▶ [Kutipan Terpilih]
***

Gas Pol, PTPN IV PalmCo Sukses Tuntaskan 2.287 Ha Rekomtek PSR di Awal 2026
Menurutnya, pertumbuhan 25 persen di awal tahun menjadi indikator bahwa sistem kerja sama dan pola kemitraan yang dibangun semakin matang.
"Strategi akselerasi yang kami inisiasi berjalan pada jalur yang tepat. Kami memangkas hambatan birokrasi di lapangan, bergerak lebih cepat, dan tentunya semakin efisien dalam mengeksekusi program bersama instansi terkait," tambahnya.
Fokus pada Ketahanan Pangan dan Energi
Program PSR bukan hanya mengganti tanaman tua, melainkan bagian dari desain besar ketahanan pangan dan energi nasional. PTPN IV PalmCo menyadari bahwa banyak kebun rakyat saat ini mengalami stagnasi produktivitas akibat usia tanaman yang sudah melewati masa produktif, atau penggunaan benih ilegitim (tidak bersertifikat) di masa lalu.

***

Entri data tersimpan:
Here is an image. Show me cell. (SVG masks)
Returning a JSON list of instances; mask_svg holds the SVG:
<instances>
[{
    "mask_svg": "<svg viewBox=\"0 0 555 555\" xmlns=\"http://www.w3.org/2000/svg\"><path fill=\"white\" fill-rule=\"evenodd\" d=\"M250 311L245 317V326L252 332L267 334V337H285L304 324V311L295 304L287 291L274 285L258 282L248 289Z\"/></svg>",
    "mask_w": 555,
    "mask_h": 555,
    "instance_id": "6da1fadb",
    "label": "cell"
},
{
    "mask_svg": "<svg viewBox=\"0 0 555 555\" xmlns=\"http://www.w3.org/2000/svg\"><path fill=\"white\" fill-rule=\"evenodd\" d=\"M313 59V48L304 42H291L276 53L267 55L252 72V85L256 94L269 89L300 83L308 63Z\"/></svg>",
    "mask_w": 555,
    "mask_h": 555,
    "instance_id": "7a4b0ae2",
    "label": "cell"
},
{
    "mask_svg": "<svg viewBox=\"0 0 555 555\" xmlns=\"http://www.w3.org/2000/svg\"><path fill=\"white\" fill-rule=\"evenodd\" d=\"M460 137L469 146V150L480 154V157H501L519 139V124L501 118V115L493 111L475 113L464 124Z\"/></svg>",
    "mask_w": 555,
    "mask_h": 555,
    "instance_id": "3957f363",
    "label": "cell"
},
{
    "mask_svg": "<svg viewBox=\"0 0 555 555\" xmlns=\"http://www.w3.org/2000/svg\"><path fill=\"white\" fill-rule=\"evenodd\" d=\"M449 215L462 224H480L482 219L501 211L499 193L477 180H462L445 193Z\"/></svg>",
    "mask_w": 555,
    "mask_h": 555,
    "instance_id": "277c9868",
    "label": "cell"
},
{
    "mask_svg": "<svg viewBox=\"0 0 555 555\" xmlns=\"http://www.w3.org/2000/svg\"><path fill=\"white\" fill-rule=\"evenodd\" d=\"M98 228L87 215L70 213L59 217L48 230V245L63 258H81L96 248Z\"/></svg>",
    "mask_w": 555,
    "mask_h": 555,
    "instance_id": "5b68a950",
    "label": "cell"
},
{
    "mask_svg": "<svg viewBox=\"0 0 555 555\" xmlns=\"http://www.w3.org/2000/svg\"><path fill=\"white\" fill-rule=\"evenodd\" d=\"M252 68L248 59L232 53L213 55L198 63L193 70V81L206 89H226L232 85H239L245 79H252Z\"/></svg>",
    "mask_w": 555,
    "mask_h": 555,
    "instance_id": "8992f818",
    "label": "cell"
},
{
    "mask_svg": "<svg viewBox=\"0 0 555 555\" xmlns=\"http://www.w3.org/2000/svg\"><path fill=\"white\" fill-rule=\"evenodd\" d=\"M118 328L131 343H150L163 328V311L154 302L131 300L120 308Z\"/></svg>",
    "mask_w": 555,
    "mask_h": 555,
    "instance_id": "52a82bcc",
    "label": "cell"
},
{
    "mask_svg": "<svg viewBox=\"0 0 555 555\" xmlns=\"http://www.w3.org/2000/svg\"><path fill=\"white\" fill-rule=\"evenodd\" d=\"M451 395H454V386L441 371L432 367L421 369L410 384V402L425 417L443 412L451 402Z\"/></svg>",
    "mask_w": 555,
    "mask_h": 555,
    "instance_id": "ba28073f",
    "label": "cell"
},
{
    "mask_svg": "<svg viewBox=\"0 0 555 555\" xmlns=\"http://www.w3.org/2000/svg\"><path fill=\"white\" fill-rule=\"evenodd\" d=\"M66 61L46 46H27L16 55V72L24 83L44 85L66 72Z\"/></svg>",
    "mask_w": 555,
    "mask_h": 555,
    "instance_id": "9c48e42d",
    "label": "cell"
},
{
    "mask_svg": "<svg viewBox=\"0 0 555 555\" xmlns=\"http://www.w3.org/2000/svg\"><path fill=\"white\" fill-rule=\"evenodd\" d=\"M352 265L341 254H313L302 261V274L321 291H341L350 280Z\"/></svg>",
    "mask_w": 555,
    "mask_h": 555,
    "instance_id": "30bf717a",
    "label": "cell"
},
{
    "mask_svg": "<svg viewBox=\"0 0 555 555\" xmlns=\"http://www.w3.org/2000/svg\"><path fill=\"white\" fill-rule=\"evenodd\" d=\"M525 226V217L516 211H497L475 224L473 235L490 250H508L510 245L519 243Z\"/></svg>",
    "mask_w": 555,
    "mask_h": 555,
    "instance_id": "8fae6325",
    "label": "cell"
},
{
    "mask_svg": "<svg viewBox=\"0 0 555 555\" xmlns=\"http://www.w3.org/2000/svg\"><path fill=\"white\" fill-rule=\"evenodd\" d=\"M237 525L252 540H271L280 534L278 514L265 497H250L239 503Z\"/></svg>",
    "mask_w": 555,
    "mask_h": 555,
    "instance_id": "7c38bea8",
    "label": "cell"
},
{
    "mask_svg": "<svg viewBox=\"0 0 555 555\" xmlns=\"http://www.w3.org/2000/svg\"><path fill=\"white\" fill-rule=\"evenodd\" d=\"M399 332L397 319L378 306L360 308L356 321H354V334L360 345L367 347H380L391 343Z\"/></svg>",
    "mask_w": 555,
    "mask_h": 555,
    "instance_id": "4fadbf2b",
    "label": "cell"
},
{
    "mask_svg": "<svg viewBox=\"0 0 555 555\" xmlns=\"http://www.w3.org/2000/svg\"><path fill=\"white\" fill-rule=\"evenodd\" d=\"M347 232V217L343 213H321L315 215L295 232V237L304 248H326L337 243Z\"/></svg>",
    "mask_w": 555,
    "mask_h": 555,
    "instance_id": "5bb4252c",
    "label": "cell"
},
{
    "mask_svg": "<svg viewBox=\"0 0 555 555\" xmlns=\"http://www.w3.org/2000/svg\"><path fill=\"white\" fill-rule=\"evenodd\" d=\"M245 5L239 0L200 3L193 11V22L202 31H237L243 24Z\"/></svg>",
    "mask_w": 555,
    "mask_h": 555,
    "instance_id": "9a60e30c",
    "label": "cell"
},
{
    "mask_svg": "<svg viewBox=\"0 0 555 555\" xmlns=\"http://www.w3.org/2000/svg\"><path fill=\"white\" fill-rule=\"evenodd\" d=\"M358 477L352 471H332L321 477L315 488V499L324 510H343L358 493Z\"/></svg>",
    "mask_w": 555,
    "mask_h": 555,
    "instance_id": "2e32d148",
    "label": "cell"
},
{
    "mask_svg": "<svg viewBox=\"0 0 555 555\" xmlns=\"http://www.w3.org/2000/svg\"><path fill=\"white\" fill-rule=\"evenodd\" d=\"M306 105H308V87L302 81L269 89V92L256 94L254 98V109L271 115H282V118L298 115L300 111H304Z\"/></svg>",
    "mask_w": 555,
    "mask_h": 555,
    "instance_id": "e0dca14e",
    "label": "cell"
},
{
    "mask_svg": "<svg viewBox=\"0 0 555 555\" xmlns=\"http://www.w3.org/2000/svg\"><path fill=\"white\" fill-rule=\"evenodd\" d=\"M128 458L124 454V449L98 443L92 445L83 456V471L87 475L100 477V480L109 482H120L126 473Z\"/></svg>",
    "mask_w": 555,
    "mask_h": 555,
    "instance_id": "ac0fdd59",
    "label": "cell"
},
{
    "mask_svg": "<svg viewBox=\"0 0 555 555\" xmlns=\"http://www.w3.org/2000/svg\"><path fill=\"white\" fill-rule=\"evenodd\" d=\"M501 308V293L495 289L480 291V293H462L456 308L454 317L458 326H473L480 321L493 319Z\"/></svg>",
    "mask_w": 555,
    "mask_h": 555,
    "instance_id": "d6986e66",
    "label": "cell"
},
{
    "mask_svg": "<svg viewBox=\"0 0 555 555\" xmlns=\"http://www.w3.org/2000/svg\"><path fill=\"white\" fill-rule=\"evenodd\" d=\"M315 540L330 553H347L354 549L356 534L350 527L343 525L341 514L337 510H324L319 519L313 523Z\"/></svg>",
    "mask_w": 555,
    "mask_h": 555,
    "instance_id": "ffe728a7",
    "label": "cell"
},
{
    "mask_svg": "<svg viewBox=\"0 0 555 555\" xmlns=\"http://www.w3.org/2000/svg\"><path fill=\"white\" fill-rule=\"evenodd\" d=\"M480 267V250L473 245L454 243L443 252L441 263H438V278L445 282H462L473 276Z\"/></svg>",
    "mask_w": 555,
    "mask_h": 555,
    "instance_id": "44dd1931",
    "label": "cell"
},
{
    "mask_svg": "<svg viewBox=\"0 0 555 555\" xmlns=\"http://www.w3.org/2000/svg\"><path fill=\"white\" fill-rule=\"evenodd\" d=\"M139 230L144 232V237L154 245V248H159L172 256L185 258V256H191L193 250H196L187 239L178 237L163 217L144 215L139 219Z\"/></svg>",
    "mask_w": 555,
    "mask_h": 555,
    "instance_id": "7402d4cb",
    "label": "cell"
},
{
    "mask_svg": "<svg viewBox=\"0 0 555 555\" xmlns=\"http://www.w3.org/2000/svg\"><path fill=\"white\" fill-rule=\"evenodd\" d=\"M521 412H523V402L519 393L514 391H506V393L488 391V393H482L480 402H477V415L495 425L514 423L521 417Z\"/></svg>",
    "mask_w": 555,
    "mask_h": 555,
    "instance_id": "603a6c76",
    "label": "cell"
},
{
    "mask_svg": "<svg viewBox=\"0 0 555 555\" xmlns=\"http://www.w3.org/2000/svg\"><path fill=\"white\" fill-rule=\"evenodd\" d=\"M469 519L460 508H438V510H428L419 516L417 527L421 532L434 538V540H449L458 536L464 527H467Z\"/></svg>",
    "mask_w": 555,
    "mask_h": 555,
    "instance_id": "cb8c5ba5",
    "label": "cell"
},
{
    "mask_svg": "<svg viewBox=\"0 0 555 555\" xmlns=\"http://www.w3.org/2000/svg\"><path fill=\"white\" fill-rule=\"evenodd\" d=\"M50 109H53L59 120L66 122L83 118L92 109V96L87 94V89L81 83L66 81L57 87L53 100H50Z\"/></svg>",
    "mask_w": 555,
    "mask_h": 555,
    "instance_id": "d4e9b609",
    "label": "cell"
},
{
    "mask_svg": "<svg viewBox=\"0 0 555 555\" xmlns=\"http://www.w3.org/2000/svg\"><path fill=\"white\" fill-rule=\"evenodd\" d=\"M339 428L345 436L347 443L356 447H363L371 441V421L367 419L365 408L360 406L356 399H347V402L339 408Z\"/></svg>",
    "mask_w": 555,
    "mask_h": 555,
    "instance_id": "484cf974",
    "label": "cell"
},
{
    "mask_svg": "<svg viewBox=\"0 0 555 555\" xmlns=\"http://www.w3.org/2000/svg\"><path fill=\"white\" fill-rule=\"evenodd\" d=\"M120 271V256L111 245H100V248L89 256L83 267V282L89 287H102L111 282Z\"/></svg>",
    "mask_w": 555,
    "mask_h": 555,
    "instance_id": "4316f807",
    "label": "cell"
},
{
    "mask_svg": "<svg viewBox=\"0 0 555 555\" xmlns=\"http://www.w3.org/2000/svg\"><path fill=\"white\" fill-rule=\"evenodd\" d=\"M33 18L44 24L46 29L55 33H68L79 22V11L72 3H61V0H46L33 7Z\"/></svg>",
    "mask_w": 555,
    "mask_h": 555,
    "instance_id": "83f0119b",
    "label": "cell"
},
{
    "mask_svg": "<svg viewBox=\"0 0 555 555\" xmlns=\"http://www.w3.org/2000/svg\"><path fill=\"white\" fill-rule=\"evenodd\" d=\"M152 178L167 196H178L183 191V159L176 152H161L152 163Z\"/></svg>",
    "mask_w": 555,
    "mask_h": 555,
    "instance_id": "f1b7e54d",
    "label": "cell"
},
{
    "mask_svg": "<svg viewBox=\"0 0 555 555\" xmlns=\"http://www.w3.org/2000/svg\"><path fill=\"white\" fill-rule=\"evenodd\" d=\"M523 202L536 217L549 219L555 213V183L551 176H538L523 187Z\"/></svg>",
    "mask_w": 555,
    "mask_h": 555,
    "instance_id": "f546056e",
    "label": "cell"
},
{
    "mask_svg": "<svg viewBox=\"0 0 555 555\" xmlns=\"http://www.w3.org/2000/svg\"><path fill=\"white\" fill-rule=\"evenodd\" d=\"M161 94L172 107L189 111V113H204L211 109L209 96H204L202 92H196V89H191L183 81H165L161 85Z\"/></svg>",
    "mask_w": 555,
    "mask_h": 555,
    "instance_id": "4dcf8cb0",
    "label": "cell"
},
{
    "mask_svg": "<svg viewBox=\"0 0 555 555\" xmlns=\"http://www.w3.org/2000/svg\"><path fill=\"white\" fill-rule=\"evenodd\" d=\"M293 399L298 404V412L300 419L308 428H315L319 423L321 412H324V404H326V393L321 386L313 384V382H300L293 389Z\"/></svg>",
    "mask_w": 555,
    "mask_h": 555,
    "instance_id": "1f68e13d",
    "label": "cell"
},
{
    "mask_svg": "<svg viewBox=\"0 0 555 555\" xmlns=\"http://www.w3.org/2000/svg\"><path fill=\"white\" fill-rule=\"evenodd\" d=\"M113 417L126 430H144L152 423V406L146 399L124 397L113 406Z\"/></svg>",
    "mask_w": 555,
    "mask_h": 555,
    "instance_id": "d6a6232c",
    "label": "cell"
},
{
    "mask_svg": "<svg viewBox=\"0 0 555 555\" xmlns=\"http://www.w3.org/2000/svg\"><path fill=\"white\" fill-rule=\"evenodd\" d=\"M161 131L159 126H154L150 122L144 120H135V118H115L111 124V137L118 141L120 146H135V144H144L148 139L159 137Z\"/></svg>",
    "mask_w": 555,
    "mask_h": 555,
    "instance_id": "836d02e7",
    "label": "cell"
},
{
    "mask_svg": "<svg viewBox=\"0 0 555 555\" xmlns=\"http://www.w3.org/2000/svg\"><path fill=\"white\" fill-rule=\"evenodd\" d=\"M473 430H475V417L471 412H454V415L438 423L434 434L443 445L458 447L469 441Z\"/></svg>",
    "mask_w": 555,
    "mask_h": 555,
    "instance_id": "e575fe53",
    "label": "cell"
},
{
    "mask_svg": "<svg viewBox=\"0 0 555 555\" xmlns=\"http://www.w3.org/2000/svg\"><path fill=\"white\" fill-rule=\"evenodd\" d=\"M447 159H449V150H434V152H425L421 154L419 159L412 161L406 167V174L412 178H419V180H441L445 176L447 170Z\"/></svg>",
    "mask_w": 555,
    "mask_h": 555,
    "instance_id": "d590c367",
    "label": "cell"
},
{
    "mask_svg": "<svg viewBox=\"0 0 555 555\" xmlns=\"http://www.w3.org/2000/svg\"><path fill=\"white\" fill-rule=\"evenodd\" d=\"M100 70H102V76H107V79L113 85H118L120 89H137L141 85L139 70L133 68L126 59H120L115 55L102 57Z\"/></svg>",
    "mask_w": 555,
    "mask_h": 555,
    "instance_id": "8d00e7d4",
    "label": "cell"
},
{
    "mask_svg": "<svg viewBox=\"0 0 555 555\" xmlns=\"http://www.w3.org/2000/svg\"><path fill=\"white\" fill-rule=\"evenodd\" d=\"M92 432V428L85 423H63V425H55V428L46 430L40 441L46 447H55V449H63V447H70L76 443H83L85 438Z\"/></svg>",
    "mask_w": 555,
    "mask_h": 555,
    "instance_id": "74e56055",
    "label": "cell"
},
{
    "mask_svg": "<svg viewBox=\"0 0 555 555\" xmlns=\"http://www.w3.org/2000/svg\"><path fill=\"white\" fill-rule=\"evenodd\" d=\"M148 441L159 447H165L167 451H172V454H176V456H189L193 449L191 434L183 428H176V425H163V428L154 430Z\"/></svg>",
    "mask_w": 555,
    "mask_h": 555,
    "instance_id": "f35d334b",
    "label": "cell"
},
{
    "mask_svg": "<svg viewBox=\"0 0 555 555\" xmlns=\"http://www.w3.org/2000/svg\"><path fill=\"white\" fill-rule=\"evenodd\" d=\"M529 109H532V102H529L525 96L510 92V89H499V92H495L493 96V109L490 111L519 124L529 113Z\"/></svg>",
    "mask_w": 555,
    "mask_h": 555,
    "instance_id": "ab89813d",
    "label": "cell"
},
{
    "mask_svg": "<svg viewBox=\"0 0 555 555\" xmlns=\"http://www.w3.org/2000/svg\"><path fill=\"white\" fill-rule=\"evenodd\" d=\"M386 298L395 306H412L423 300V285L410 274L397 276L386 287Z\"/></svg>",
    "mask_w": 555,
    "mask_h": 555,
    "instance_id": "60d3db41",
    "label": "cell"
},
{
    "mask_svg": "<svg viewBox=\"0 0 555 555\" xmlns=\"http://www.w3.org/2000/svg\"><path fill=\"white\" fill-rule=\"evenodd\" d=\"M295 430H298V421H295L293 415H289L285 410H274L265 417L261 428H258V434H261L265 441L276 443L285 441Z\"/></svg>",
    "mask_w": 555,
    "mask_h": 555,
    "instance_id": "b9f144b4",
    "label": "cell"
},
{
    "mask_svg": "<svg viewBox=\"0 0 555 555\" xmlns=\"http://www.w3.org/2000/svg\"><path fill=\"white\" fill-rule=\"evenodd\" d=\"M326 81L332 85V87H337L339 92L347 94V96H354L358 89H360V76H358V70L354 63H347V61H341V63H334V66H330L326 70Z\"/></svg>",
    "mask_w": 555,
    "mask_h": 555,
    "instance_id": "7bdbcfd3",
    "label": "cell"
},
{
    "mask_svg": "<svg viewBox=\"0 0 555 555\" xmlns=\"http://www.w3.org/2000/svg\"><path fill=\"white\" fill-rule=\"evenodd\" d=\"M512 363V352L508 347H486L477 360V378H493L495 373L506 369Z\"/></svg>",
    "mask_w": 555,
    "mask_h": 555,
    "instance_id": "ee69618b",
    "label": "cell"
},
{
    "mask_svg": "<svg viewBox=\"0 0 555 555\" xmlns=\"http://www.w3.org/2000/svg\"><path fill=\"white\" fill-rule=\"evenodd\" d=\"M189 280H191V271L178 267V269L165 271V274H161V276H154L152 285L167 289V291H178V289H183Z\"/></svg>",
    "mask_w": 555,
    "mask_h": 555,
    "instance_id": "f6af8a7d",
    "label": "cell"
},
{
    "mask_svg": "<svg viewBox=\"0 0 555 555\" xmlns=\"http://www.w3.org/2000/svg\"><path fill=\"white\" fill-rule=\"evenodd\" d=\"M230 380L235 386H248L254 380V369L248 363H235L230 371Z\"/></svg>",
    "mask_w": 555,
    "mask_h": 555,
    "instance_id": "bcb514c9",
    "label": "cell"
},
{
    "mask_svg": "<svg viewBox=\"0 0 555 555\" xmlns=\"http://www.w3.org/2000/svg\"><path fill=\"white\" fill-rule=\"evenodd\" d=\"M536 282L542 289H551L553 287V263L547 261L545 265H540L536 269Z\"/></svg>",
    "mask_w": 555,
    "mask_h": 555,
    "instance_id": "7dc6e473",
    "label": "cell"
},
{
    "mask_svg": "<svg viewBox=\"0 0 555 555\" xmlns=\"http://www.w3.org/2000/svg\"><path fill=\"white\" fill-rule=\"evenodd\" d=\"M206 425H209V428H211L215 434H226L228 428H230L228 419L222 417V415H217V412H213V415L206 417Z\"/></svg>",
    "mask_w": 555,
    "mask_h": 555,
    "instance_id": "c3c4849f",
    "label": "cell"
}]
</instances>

***

▶ [Daftar Kegiatan]
• 1. Salin bagian teks tentang program PSR PTPN IV PalmCo dari "Gas Pol, PTPN" sampai "di masa lalu.".
• 2. Menurut teks tentang program PSR PTPN IV PalmCo, berapa luas rekomtek PSR yang berhasil dituntaskan di awal 2026?
• 3. Tuliskan kelanjutan teks tentang program PSR PTPN IV PalmCo setelah kalimat terakhirnya.
Baris-baris data di atas tidak diperlukan.

▶ [Hasil Latihan]
• 1.
Gas Pol, PTPN IV PalmCo Sukses Tuntaskan 2.287 Ha Rekomtek PSR di Awal 2026
Menurutnya, pertumbuhan 25 persen di awal tahun menjadi indikator bahwa sistem kerja sama dan pola kemitraan yang dibangun semakin matang.
"Strategi akselerasi yang kami inisiasi berjalan pada jalur yang tepat. Kami memangkas hambatan birokrasi di lapangan, bergerak lebih cepat, dan tentunya semakin efisien dalam mengeksekusi program bersama instansi terkait," tambahnya.
Fokus pada Ketahanan Pangan dan Energi
Program PSR bukan hanya mengganti tanaman tua, melainkan bagian dari desain besar ketahanan pangan dan energi nasional. PTPN IV PalmCo menyadari bahwa banyak kebun rakyat saat ini mengalami stagnasi produktivitas akibat usia tanaman yang sudah melewati masa produktif, atau penggunaan benih ilegitim (tidak bersertifikat) di masa lalu.

• 2. 2.287 hektare.

• 3.
Melalui pendampingan dalam program PSR, petani difasilitasi untuk mendapatkan akses dana dari Badan Pengelola Dana Perkebunan (BPDP) sawit guna meremajakan kebun mereka dengan bibit unggul bersertifikat.
"Transformasi perkebunan sawit rakyat adalah kunci mutlak untuk menjaga daya saing industri sawit Indonesia di pasar global. Kami di PalmCo tidak hanya fokus membantu proses percepatan administrasi Rekomtek hingga dana cair. Tanggung jawab kami lebih jauh dari itu, yakni mengawal implementasi Good Agricultural Practices (GAP) di lapangan," tegas Jatmiko.